Work to complete:
Print the line that contains "How much separation" and every line after it through the last line of the records below, exactly as written and nothing else.

** START **

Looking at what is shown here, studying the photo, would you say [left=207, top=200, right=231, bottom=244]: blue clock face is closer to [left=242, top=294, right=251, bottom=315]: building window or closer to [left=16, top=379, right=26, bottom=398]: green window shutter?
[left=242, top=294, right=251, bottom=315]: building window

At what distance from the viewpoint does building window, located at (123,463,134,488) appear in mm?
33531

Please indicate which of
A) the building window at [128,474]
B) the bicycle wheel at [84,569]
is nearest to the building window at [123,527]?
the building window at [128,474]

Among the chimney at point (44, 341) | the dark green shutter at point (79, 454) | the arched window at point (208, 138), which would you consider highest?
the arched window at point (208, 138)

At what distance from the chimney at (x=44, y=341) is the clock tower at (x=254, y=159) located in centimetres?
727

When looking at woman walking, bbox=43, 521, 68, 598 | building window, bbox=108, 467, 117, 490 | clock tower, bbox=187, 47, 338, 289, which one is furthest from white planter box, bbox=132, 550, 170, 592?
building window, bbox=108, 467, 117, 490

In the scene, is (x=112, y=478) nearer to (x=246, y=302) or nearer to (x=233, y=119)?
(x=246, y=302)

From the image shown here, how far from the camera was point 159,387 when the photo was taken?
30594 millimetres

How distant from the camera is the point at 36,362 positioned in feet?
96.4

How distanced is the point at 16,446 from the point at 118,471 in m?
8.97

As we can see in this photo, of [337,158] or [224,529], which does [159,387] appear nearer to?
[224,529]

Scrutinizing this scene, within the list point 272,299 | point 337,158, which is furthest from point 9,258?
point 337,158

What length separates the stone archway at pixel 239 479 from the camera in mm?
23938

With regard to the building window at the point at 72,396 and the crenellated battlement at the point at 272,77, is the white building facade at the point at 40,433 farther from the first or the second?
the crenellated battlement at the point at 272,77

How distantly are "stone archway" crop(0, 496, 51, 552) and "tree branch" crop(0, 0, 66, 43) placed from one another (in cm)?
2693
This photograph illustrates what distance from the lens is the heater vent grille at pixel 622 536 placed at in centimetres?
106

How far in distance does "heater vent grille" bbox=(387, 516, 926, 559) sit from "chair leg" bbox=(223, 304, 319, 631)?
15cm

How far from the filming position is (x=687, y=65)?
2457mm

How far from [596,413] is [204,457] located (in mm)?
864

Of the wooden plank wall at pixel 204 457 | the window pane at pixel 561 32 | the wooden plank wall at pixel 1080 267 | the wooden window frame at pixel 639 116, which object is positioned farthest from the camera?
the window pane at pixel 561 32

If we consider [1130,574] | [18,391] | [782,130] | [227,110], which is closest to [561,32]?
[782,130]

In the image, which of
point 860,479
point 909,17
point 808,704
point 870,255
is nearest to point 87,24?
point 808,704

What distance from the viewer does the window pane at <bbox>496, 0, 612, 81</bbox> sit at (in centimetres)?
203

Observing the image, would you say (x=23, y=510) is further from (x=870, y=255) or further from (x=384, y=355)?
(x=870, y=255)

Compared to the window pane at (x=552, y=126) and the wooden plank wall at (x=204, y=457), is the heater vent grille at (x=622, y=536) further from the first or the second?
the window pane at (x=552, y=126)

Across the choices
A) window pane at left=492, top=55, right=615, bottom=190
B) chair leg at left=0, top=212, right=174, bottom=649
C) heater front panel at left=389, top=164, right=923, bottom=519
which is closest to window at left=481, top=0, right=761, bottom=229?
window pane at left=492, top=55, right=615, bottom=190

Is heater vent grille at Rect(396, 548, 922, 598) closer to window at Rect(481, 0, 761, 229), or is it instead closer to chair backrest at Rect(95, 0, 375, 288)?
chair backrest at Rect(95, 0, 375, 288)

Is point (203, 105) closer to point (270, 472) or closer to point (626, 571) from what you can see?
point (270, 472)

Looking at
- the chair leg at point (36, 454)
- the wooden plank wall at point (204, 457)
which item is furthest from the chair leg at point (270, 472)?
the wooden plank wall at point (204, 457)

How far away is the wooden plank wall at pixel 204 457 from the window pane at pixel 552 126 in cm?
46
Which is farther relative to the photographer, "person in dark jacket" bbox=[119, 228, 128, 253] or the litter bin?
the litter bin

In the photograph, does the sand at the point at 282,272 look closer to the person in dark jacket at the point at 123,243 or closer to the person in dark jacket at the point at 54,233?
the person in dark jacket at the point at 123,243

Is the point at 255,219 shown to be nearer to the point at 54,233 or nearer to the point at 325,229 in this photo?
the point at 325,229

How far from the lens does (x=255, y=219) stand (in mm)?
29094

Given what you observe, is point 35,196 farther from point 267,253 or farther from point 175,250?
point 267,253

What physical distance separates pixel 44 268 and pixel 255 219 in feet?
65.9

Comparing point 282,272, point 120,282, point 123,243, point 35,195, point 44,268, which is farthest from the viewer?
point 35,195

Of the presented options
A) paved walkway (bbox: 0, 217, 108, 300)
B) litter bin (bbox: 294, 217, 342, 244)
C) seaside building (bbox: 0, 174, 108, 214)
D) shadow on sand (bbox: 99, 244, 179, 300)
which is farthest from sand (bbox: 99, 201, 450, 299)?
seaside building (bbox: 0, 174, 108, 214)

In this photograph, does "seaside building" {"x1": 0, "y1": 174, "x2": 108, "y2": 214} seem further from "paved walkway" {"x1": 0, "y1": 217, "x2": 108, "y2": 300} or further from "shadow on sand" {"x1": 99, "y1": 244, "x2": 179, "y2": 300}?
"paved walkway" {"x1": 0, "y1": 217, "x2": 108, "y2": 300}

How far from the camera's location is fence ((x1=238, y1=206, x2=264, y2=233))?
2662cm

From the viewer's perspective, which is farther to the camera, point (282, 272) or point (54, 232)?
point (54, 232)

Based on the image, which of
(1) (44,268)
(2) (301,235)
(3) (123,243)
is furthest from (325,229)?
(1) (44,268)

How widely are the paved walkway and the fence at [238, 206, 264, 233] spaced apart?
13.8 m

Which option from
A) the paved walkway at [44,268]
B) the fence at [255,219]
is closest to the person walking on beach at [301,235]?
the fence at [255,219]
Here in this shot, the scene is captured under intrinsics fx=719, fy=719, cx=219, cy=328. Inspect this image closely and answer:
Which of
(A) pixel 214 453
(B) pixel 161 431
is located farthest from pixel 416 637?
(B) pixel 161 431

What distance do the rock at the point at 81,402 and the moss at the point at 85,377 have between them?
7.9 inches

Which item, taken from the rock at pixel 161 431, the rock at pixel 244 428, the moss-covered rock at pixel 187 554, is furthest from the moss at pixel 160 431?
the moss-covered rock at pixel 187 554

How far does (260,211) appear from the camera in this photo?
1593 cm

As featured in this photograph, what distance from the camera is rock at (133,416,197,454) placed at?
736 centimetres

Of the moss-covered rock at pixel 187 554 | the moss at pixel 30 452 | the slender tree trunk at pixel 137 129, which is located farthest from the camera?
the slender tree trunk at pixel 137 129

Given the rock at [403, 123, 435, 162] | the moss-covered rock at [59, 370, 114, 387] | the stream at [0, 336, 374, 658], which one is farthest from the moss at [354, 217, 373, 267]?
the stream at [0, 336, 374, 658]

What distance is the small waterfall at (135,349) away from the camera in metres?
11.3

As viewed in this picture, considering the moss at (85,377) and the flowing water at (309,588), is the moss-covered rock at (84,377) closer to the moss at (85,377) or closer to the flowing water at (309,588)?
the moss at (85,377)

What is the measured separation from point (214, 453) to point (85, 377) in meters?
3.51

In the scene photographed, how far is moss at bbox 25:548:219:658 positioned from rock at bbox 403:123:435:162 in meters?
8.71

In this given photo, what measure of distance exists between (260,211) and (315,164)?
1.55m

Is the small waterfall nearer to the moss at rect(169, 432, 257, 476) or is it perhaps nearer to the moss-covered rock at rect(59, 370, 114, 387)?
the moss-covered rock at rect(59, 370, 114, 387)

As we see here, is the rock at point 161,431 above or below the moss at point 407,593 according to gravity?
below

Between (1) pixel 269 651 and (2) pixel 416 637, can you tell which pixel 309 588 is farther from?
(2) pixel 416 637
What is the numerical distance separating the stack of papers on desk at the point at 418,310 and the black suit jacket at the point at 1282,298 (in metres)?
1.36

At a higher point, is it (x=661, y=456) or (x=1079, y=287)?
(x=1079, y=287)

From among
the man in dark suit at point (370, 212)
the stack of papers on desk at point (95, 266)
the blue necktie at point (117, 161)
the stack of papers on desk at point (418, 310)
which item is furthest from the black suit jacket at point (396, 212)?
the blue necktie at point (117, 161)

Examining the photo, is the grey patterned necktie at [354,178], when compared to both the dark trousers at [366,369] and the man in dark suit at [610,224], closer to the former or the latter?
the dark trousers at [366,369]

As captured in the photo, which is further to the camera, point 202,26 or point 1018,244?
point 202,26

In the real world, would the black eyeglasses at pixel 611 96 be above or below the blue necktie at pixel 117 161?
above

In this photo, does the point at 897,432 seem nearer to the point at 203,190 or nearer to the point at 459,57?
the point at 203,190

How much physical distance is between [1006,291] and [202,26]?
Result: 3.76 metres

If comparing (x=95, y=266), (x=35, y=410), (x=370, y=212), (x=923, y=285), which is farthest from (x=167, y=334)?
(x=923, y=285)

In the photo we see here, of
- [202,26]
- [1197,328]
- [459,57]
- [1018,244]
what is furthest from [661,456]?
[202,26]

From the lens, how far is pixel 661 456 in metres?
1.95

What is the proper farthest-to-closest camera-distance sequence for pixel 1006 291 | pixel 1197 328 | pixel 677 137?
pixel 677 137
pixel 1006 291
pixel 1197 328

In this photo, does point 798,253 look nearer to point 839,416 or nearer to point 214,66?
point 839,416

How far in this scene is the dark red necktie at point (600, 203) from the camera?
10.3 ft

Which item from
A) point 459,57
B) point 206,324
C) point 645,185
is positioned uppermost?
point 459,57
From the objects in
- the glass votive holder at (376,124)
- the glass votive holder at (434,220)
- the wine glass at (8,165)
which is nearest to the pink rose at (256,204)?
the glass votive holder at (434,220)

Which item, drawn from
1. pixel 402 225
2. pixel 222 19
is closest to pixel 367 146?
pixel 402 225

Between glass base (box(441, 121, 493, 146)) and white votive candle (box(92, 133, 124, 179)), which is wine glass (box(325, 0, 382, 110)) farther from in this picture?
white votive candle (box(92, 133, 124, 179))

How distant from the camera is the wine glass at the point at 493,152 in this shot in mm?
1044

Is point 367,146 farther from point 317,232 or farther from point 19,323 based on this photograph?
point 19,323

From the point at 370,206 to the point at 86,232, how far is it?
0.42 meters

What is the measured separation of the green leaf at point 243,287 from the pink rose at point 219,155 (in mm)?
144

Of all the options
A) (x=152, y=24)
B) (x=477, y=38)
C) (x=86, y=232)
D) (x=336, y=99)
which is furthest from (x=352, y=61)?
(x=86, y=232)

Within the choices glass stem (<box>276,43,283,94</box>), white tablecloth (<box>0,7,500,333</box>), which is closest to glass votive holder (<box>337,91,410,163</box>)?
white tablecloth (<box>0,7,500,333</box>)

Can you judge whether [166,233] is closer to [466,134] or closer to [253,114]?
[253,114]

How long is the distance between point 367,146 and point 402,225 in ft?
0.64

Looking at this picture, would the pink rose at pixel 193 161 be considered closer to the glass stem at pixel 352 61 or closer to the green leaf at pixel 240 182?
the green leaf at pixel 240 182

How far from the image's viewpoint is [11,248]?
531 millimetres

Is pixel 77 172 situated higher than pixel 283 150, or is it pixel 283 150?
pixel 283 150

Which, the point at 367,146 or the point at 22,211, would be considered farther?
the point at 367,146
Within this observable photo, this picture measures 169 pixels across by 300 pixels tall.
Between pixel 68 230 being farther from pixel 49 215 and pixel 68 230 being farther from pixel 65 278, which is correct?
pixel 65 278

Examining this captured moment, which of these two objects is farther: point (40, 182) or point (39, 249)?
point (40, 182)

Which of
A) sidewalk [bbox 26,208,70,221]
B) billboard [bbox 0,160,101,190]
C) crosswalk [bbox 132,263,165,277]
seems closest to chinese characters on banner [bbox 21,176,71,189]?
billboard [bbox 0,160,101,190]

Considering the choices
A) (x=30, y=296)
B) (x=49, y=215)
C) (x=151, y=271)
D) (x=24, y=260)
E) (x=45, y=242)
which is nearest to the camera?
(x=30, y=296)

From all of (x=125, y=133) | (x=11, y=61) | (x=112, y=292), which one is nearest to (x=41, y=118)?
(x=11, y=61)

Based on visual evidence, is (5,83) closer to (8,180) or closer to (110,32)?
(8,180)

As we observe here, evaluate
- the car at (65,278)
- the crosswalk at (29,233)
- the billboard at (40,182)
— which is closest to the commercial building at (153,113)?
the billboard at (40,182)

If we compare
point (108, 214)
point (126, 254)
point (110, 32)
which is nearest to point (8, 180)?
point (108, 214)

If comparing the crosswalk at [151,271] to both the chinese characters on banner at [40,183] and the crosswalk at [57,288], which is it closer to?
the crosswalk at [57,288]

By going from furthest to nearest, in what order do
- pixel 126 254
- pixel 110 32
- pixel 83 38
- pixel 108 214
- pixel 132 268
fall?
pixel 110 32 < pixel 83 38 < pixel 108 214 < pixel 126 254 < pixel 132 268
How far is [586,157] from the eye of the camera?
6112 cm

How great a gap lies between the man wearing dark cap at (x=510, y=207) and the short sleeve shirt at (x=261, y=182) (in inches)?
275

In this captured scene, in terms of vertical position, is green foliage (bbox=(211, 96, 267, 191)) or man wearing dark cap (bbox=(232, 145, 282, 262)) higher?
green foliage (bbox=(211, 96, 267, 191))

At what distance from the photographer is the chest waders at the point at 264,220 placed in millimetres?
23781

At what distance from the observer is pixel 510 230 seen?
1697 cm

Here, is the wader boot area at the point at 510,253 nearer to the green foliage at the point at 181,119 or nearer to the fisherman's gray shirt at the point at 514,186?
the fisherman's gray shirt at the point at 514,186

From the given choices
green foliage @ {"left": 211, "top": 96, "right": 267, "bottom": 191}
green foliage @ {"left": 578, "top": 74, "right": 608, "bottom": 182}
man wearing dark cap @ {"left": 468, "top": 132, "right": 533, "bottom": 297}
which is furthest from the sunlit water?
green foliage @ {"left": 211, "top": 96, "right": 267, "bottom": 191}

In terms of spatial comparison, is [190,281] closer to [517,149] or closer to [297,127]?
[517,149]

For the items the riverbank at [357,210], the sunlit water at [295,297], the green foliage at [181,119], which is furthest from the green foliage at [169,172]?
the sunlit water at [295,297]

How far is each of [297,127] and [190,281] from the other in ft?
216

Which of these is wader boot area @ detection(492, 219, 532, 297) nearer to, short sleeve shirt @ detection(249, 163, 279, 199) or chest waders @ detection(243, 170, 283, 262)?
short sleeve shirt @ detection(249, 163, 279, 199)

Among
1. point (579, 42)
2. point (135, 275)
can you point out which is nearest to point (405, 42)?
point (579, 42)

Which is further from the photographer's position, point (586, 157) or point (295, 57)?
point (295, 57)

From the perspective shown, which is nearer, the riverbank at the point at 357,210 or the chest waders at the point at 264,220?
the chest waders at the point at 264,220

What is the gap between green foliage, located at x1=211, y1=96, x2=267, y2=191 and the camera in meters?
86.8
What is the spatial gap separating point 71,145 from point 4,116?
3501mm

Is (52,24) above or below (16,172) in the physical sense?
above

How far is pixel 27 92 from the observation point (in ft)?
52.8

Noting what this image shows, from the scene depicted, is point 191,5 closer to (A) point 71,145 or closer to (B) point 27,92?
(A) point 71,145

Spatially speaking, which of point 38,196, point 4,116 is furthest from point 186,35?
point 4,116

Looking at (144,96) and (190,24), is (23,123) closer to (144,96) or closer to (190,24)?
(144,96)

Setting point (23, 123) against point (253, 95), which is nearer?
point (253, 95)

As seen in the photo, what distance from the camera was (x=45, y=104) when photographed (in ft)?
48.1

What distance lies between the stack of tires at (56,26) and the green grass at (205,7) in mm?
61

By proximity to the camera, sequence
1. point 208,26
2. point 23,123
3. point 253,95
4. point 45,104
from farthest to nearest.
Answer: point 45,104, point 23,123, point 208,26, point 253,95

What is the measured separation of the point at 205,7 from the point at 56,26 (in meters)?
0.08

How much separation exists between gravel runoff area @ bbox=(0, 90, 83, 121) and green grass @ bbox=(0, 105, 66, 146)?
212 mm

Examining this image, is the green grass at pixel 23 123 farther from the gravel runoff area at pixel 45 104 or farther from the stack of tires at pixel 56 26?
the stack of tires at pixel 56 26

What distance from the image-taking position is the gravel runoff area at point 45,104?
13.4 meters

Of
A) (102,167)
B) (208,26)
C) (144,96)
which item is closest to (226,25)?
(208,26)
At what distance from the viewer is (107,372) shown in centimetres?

** END **

Solution to the exercise:
How much separation exists between gravel runoff area @ bbox=(0, 90, 83, 121) and green grass @ bbox=(0, 105, 66, 146)?
212 mm

Examining this image, is the green grass at pixel 23 123 farther from the gravel runoff area at pixel 45 104 or farther from the stack of tires at pixel 56 26?
the stack of tires at pixel 56 26

What distance from the image-taking position is the gravel runoff area at point 45,104?
13.4 meters

Of
A) (102,167)
B) (208,26)
C) (144,96)
which item is closest to (226,25)?
(208,26)
At what distance from the viewer is (107,372) shown in centimetres?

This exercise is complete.